The daughter of world famous sculptor Lynn Chadwick has lost her 13-year estate battle to secure what she says is a ‘fair’ slice of the priceless art collection he left behind.
The artist died 15 years ago, aged 88, leaving a ‘prodigious artistic legacy’ – but even now the division of his estate has not been finally settled. The obstacle in the way has been the ‘long-running dispute concerning the bulk of Mr Chadwick’s works’, Judge Richard Spearman QC said.
His daughter, Sophie Chadwick, 58, claimed the bulk of her father’s works and copyrights formed part of his estate. They should be split equally between his four children, giving her a quarter interest in a collection worth millions, she claimed.
But on the other side of the estate battle stood Mr Chadwick’s widow and Sophie’s step-mother, Eva Chadwick. She controls Lypiatt Studios Ltd – named after the artist’s Gloucestershire home – which was set up in 1973 to market his works.
Eva owns 52 per cent of the company and is a director, as are Sophie’s sister, Sarah Marchant, 60, and her half-brother, Daniel, 49. The artist’s first son, Simon, died aged 75 earlier this year.

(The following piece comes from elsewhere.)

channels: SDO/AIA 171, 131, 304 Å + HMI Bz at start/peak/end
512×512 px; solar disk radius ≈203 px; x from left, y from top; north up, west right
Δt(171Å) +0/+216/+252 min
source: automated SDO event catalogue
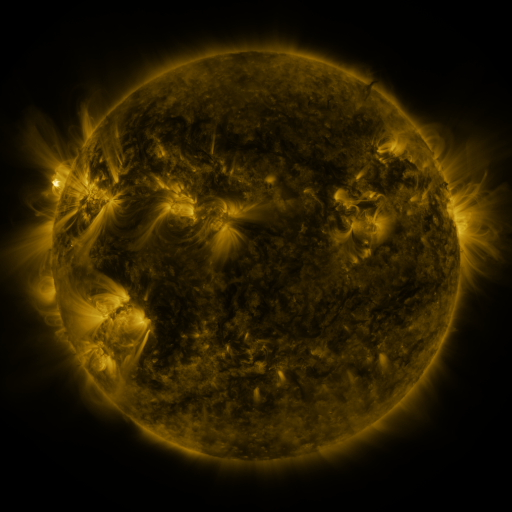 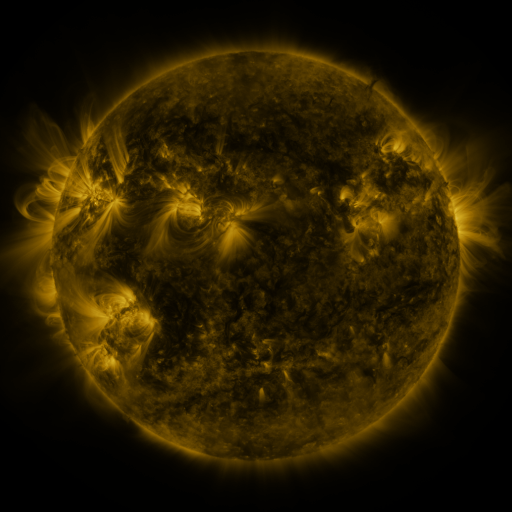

Under the artist’s will, Eva Chadwick was left half of Lypiatt Park outright, the other half being placed in trust to produce a life-long income for her. He also handed her two crucial shares in the company, giving her a controlling stake.
The four children were left with minority shareholdings of 12 per cent each, and all his personal possessions were left in trust for them. But the will made ‘no mention’ of Mr Chadwick’s copyrights and tangible artworks, said the judge.
Sophie claimed they were nevertheless owned by him when he died, forming part of his personal legacy. Insisting that they were not tied up with the company, she argued that they should be held on trust for her and the other children.
But Judge Spearman ruled squarely in favour of the company, effectively giving her step-mother a controlling say over what happens to Mr Chadwick’s collection.
There was ‘ample evidence’ that Mr Chadwick wished to assign copyright in his works to the company, he ruled. And he also backed the company’s claim to ownership of the tangible artworks.
Thrice-married Mr Chadwick was in effect an ’employee’ of the company, said the judge, and was ‘properly regarded as part of the company’.
A victory for Sophie ‘might have had some advantageous financial consequences’ for her – but ‘that would not be without its price’. It would inevitably have led to a punishing inheritance tax bill and that could have had the ‘the effect of dispersing the artist’s works’, he added.
‘It seems clear…that this would have been contrary to Mr Chadwick’s wishes in his life time.’
Lynn Chadwick launched a glittering artistic career when when he beat Alberto Giacometti to scoop first prize at Venice’s Biennale Festival in 1956.
Over the next four decades the former World War Two pilot turned out thousands of exquisite mobiles and sculptures, many of them on display at Lypiatt Park.
His works attracted top prices in global salesrooms, with his sculpture, Couple on Seat, selling for £1.4m in 2006. His artistic output continued until he was 82.
Eva met Mr Chadwick in 1964, giving birth to Daniel in 1965. She played a key role in organising the collection and marketing his works during nearly 40 years of marriage.
As people live longer and also become increasingly likely to divorce, remarry and start second or third families, the rights of a surviving spouse often conflict with the interests of their dead partner’s children. It’s particularly true when that spouse is similar in age to the stepchildren, who can see an inheritance vanishing into a distant future or being spent in the meantime.
It is important that if you are part of a blended family, you have considered options and solutions to prevent future disagreements. One good option is to utilise a testamentary discretionary trust, so that you have better control over how your assets will be divided. A testamentary discretionary trust is a type of trust created under a will, comes into existence only upon the administration of the deceased estate.
Another option is to create mutual wills which allow for your assets to be divided equally between all the children in your blended family. Mutual wills mirror one another or in other words are identical wills. In the absence of Mutual Wills nothing will stop the surviving spouse from changing their will and cutting their spouse’s children out of their will or making sure that only their own children are provided for.